Dr. Singh’s group, which focused on mental health, grappled with making it easier to consult a therapist. That meant both removing the stigma of psychiatric care, and arranging access to affordable practitioners, since many don’t accept insurance. One proposal calls for making more therapists in the institution available to students. Another idea: identifying 15 to 20 therapists willing to lower their fees for students. The school also would like to ask students to have regular mental-health checkups, with an “opt-out” possibility if they don’t wish to have them.
Jonathan Ripp, an internist on the faculty of the Icahn School who co-chaired the working group on well-being, believes young doctors and trainees are suffering because medicine has changed dramatically.
“There are a lot of new pressures and physicians are being scrutinized more than before,” Dr. Ripp says. An older generation “could spend most of the time looking at the patient and speaking with the patient,” whereas now, “you have 15 minutes to see someone.”
Dr. Ripp’s group suggests dedicating space on campus to a clearinghouse where young doctors and students could avail themselves of a “menu of well-being”—such as finding a psychiatrist or signing up for a mindfulness training session.

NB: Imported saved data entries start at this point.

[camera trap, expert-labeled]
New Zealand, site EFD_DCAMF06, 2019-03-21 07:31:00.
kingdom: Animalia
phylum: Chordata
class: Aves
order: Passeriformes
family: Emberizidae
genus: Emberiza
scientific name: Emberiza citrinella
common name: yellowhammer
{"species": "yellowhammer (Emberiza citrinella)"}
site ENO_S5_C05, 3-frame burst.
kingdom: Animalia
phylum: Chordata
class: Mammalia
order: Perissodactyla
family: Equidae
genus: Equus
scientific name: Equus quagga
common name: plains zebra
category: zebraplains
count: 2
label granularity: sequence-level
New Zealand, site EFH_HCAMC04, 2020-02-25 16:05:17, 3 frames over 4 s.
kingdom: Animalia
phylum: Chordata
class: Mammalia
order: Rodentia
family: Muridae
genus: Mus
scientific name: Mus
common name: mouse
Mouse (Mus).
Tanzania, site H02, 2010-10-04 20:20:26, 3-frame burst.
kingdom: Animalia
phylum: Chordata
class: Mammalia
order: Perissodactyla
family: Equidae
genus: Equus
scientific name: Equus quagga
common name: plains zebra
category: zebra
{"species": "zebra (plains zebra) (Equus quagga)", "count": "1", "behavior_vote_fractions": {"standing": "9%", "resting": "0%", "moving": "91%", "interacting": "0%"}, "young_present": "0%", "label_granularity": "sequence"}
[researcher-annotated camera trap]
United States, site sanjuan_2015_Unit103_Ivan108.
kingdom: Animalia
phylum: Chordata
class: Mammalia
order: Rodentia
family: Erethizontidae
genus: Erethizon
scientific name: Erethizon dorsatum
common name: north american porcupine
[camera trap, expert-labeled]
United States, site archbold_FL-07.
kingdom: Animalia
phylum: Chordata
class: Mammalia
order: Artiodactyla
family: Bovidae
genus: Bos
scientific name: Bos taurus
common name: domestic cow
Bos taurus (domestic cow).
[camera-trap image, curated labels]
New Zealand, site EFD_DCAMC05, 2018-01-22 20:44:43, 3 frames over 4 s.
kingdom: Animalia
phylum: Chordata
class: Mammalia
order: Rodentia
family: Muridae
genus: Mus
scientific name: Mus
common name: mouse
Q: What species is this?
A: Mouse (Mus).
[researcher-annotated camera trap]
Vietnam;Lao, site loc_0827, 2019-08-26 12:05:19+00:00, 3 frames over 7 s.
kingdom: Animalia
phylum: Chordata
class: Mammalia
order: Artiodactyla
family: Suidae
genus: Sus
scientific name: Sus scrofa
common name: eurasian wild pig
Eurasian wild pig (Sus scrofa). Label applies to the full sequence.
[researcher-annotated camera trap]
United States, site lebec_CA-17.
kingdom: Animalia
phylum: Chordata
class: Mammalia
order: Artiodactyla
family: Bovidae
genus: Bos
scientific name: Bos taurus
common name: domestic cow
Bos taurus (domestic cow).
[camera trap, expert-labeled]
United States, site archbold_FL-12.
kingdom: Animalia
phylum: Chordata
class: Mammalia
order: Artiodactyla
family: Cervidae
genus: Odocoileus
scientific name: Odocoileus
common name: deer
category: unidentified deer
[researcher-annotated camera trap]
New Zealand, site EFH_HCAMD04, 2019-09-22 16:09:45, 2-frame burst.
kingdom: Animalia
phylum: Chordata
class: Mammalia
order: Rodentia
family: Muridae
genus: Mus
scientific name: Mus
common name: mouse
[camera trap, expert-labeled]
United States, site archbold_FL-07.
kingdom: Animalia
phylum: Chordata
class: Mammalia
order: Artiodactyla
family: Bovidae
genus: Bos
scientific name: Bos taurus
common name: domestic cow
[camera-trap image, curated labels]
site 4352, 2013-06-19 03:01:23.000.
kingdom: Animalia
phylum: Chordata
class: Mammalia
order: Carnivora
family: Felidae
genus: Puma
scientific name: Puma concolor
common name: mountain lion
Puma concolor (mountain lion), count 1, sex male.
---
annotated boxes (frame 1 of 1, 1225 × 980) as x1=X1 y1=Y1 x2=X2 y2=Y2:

His group wants “protected dedicated time” built into the schedules of medical students and trainees, to allow them to take a break, meet with peers, and review stressful incidents such as the death of a patient. “Until now, it was expected you would deal with it,” Dr. Ripp said, “but it is not normal to experience a death and go about your business.”
Dr. Muller is most concerned about the academic culture: “I said to the group, we can have an army of psychiatrists, and have mindfulness and yoga every day, but if we don’t change the fundamental culture of academic medicine, all we will do is produce more burned-out people.”
Sinai tackled one source of angst—a high-stakes grading system marked by quotas for third- and fourth-year students that limited “honors,” a coveted distinction that helps an individual enter residency programs—to 25% of the class. After “honors,” the “high pass” distinction was limited to 25%, while the remaining half of the class would receive a “pass” grade. The system provoked intense rivalry among students, Ms. Feingold says.
The school has rejiggered the distribution to allow one-third of students to receive “honors,” one-third “high pass” and one-third “pass,” Dean Muller said, with an eye to creating a system that will drop the limits altogether.
Dr. Muller is hopeful the tragedy will accelerate change: “The same kind of compassion and humanism we are teaching them to show patients, they should be showing each other and we should be showing them.”